Exercises

1. Suppose that the the velocity of an object traveling in one dimension is given by $v(t) = t+sin(t)$ for $0 \leq t \leq 6$. Let $s(t)$ be the position of the object at time $t$, assuming that $s(0)=0$.
   1. As explained in your text, the position of the object at $t=6$ is equal to the area under the velocity curve from $t=0$ to $t=6$. Use the midpoint rule with $20$ subdivision to approximate the position of the object at $t=6$.
   2. Let $R_n$ be the right endpoint rule and $L_n$ the left endpoint rule approximations with $n$ subdivisions to the position of the object at $t=6$. Explain why the following relation holds for any value of $n$.
      
      $$L_n < s(6) < R_n$$
      
      
      (Hint - look at the results of leftbox and rightbox commands.)
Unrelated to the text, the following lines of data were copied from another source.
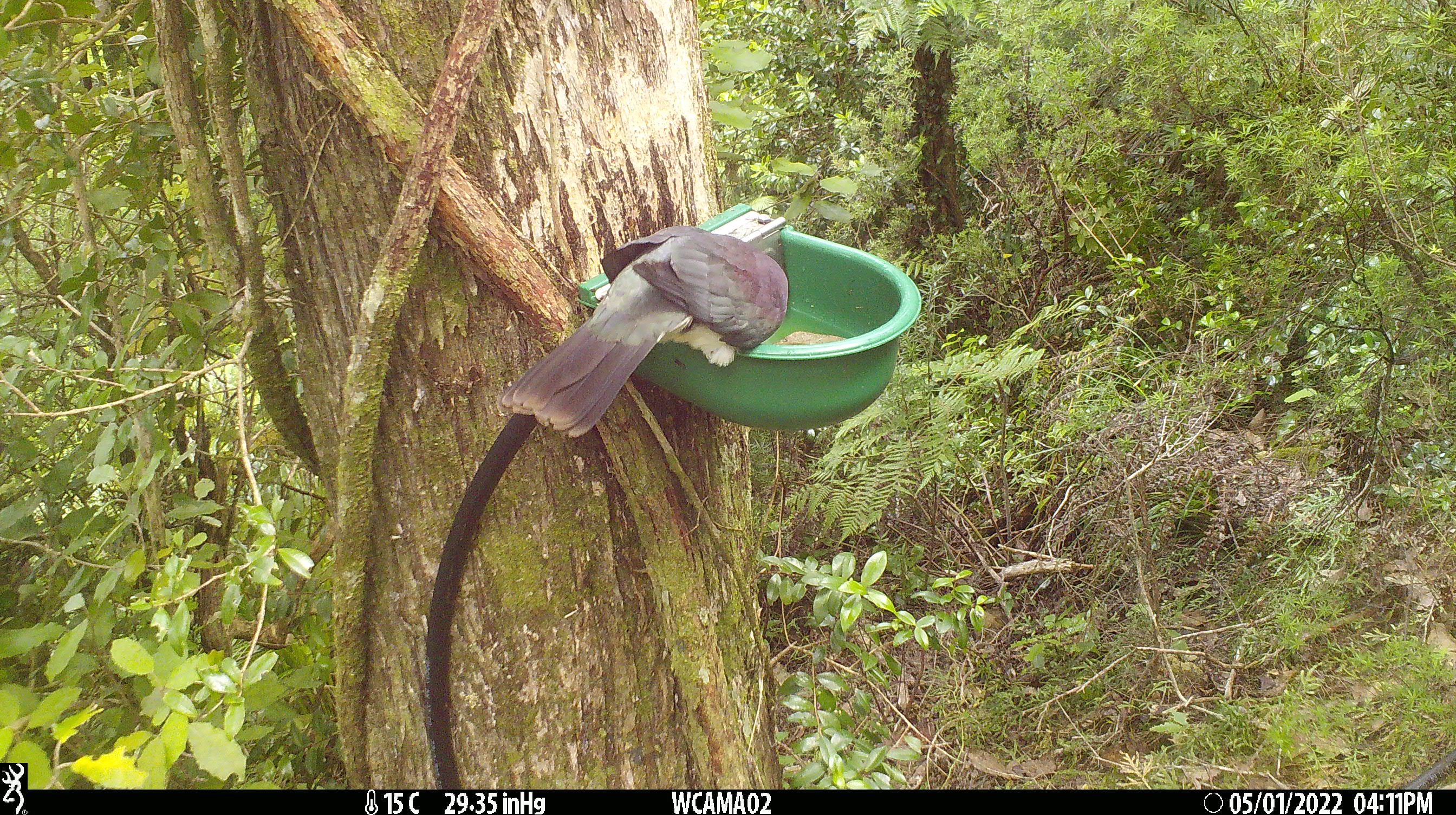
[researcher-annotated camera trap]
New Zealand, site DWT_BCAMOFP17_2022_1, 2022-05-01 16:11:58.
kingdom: Animalia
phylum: Chordata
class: Aves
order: Columbiformes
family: Columbidae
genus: Hemiphaga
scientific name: Hemiphaga novaeseelandiae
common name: new zealand pigeon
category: kereru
   3. Evaluate $R_{500}$ and $L_{500}$. Based on your results, do you think your approximation using the midpoint rule with $20$ subintervals was within $0.1$ of the exact value for the area? Explain why or why not.
2. Consider the function
   
   $$g(x) = \frac{x^2+4x+1}{x^2+2x}$$
   
   
   on the interval $[1,5]$.
   1. Use the error bound formula to find the smallest value of $n$ that guarantees that $M_n$ approximates the area to within $0.0005$. That is, find the smallest value of $n$ that guarantees that $\mid EM_n \mid < 0.0005$.

   2. The value of $n$ given by the error bound is usually conservative. That is, in practice the desired accuracy can be achieved with a smaller value of $n$. Given that
      
      $$\int_1^5 g(x) \, dx \approx 6.075665746$$
      
      
      find the smallest value of $n$ such that $\mid EM_n \mid < 0.0005$.